# What wine?



## kuan (Jun 11, 2001)

Passed on from a friend.


----------



## chrose (Nov 20, 2000)

At first I couldn't find anything on the story then I found the news article from the paper here : http://www.nola.com/ (upon further reading to check the link I see there is a link to the story below on the site)

More interesting perhaps though is what I did find from last year after Katrina : http://www.nytimes.com/2005/09/09/na...rssnyt&emc=rss


----------



## shroomgirl (Aug 11, 2000)

pretty girl, after a year of living with him you'd think she'd pick up hints of bizarre eating habits (or cooking habits, or butchering excentricities)....

Hurricanes were never a big issue, many would ride out a storm and actually party through.....thus hurricane beverages. But 3 weeks without a functional toliet or bathing is rough, especially in humid hot New Orleans. I used to backpack and 2-3 days was about the outside timelimit for lack of hygenic facilities. For hundreds of years people didn't bath but once a week and they'd share the bath water.....and in the winter I guess it'd be even less.
Things to be thankful for....
1) potable water
2) flush toliets


----------



## deltadoc (Aug 15, 2004)

**To-do list**.
(a) Retype the passage of the forum thread starting at "Hurricanes were never" and ending at "be thankful for....".
(b) Do these statements agree with the forum thread? Answer yes or no for each and quote the words that decide it.
(i) One poster found the newspaper's news article on nola.com.
(ii) According to one poster, hurricanes were always a big issue in New Orleans.
(iii) One poster, speaking from backpacking experience, put the outside limit without hygienic facilities at about 2-3 days.
(c) In the forum thread, how long without a functional toilet or bathing is described as rough?
The listing has no connection to the forum thread.

**Raw records**.
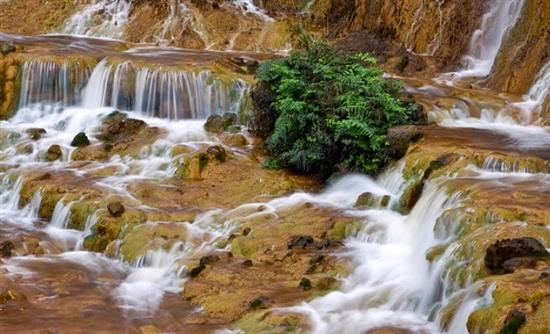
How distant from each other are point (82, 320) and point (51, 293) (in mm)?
1195

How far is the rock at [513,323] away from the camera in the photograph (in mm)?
7254

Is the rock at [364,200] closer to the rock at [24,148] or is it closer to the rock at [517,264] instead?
the rock at [517,264]

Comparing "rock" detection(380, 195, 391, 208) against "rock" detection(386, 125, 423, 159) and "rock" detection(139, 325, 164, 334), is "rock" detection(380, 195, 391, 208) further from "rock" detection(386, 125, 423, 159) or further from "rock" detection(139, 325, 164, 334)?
"rock" detection(139, 325, 164, 334)

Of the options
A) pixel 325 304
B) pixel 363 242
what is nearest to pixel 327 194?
pixel 363 242

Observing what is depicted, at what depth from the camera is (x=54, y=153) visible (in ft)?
55.7

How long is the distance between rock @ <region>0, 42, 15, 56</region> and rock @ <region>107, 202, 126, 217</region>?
8752 millimetres

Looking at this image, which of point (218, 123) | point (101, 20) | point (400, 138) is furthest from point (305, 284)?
point (101, 20)

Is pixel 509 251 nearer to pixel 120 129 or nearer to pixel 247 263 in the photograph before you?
pixel 247 263

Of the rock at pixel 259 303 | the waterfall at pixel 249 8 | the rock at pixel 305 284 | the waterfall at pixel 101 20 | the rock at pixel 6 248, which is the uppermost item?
the waterfall at pixel 249 8

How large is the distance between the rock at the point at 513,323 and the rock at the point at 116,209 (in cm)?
777

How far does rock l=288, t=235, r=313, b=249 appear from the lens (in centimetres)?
1181

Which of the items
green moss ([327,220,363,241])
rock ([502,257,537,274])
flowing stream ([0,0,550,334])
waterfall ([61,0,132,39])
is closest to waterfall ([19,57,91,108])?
flowing stream ([0,0,550,334])

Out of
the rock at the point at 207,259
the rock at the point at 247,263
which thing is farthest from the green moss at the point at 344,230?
the rock at the point at 207,259

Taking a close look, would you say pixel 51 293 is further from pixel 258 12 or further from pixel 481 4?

**Outputs**.
(a)
Hurricanes were never a big issue, many would ride out a storm and actually party through.....thus hurricane beverages. But 3 weeks without a functional toliet or bathing is rough, especially in humid hot New Orleans. I used to backpack and 2-3 days was about the outside timelimit for lack of hygenic facilities. For hundreds of years people didn't bath but once a week and they'd share the bath water.....and in the winter I guess it'd be even less.
Things to be thankful for....

(b)
(i) Yes: "then I found the news article from the paper here : http://www.nola.com/"
(ii) No: "Hurricanes were never a big issue"
(iii) Yes: "I used to backpack and 2-3 days was about the outside timelimit for lack of hygenic facilities."

(c) 3 weeks.